WORK INSTRUCTION:
Every line of the entries below that carries the string "sambar" should be copied.

ENTRIES SHOWN:

Content starts

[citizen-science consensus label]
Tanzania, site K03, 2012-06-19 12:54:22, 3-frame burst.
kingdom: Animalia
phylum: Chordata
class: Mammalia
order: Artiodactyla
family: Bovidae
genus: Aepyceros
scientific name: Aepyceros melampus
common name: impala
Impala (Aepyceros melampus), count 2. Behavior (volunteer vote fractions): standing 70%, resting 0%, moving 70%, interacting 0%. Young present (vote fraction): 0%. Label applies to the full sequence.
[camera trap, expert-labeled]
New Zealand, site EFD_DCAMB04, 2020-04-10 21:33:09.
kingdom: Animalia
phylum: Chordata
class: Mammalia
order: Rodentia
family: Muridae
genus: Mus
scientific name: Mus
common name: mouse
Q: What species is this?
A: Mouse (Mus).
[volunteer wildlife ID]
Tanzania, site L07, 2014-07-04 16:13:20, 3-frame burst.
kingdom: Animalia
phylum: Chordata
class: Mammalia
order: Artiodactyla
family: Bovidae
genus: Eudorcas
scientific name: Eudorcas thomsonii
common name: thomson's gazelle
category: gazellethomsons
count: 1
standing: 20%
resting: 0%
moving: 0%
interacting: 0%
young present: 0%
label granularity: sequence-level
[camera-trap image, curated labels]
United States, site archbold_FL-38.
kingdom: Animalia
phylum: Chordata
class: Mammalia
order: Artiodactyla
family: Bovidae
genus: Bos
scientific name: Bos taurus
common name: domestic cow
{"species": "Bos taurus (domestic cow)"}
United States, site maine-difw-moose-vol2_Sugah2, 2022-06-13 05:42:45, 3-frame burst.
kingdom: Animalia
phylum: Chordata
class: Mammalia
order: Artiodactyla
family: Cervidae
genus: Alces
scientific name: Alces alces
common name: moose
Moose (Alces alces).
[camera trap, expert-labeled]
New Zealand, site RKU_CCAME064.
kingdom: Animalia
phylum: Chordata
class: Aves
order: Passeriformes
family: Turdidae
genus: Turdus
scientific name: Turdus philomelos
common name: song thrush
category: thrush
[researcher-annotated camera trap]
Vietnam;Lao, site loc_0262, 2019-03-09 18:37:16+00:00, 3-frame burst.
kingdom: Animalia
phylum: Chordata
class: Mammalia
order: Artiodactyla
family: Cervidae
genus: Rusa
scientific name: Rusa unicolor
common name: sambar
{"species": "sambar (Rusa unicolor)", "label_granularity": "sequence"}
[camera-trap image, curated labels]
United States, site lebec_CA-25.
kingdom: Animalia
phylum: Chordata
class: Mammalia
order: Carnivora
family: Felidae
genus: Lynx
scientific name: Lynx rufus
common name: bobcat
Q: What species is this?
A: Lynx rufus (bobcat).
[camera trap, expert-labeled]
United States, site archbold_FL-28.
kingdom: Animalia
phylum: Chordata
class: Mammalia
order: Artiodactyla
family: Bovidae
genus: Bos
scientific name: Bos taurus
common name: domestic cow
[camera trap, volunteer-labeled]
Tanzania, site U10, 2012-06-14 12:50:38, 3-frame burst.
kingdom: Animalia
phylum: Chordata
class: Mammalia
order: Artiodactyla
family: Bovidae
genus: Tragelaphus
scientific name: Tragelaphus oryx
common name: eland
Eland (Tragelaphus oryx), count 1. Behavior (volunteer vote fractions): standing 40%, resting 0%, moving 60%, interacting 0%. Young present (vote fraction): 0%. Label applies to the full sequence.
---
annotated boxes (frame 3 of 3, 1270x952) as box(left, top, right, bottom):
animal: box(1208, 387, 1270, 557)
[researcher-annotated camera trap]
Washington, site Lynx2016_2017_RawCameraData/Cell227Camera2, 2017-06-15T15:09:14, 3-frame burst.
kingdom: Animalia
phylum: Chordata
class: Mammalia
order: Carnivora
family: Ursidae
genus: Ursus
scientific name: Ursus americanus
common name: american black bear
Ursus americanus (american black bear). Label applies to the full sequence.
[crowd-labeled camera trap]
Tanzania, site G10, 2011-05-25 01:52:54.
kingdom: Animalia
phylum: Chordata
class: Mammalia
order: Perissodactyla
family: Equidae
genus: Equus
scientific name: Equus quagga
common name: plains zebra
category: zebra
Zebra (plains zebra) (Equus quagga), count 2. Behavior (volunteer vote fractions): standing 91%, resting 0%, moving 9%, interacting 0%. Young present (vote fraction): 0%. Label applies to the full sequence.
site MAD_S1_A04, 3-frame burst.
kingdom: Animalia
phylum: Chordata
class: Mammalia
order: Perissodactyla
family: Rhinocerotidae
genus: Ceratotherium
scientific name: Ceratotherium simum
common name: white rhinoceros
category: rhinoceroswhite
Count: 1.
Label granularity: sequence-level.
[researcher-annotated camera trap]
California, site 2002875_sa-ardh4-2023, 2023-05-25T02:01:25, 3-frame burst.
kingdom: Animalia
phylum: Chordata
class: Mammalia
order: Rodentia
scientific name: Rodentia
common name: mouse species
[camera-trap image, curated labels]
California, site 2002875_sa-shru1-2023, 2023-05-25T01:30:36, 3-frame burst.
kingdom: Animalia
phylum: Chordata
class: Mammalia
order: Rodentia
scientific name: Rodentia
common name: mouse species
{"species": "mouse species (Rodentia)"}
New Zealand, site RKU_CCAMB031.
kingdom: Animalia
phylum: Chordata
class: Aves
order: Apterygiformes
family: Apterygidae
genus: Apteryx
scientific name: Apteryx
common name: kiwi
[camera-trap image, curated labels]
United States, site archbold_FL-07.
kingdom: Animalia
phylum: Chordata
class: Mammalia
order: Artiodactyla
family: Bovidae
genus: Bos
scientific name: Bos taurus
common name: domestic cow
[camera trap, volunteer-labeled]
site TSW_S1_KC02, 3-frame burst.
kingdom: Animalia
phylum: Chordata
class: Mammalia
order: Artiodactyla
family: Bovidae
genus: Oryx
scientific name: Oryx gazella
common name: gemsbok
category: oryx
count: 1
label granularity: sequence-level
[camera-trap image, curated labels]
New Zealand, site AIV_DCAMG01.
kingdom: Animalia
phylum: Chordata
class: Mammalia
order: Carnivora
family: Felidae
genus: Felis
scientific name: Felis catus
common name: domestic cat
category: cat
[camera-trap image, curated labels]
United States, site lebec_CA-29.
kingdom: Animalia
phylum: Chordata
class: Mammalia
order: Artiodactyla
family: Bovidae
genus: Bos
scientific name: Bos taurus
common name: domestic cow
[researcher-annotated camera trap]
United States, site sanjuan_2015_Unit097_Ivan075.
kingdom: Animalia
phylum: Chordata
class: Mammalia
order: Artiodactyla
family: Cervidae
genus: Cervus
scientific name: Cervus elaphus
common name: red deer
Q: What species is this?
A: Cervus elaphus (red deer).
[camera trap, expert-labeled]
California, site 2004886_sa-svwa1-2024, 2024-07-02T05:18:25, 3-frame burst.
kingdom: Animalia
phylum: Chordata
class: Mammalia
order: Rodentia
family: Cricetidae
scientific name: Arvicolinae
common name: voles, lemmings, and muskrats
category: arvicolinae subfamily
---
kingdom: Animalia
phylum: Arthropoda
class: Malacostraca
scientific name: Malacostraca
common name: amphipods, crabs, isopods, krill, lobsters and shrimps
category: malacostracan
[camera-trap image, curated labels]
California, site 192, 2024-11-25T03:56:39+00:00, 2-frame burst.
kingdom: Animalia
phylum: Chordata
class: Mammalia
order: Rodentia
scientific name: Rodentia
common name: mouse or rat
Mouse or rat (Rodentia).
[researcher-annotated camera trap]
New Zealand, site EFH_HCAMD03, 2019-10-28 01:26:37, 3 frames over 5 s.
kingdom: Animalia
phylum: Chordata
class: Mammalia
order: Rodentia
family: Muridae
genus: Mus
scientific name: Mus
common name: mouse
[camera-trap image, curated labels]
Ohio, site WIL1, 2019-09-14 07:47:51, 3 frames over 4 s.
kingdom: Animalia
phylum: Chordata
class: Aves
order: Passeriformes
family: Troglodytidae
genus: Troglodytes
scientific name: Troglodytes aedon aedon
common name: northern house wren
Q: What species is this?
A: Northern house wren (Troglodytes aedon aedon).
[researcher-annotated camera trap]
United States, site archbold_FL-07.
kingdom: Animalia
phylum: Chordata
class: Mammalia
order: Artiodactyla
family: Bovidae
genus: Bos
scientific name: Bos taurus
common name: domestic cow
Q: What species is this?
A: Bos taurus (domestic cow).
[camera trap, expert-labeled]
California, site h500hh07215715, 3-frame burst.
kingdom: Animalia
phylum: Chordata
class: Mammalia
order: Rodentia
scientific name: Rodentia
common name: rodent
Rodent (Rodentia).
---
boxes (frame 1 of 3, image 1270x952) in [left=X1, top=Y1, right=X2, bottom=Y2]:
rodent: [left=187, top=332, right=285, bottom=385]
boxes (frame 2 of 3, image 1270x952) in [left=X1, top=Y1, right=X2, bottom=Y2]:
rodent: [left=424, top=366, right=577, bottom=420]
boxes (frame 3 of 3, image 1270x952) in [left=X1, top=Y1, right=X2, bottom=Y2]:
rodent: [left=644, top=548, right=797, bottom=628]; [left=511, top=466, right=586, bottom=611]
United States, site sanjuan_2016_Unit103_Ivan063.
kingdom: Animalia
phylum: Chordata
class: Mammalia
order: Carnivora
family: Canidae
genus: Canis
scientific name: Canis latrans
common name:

Content ends

ANSWER AREA:
common name: sambar
{"species": "sambar (Rusa unicolor)", "label_granularity": "sequence"}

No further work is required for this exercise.